→ Data extract:
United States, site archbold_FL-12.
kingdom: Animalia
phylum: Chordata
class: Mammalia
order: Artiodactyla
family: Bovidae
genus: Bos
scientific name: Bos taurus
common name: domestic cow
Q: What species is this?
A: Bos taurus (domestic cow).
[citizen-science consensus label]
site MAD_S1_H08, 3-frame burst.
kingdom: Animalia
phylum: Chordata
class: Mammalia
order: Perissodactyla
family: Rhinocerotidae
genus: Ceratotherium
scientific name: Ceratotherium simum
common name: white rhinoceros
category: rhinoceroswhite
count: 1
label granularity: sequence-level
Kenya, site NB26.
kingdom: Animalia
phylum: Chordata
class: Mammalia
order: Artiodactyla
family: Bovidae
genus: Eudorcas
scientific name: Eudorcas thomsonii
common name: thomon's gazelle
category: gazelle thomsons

→ Problem description: Would you please set down the lines from the one with "scientific name: Ceratotherium simum" to the end of the data above, exactly and without any other lines?

→ Answer to the problem:
scientific name: Ceratotherium simum
common name: white rhinoceros
category: rhinoceroswhite
count: 1
label granularity: sequence-level
Kenya, site NB26.
kingdom: Animalia
phylum: Chordata
class: Mammalia
order: Artiodactyla
family: Bovidae
genus: Eudorcas
scientific name: Eudorcas thomsonii
common name: thomon's gazelle
category: gazelle thomsons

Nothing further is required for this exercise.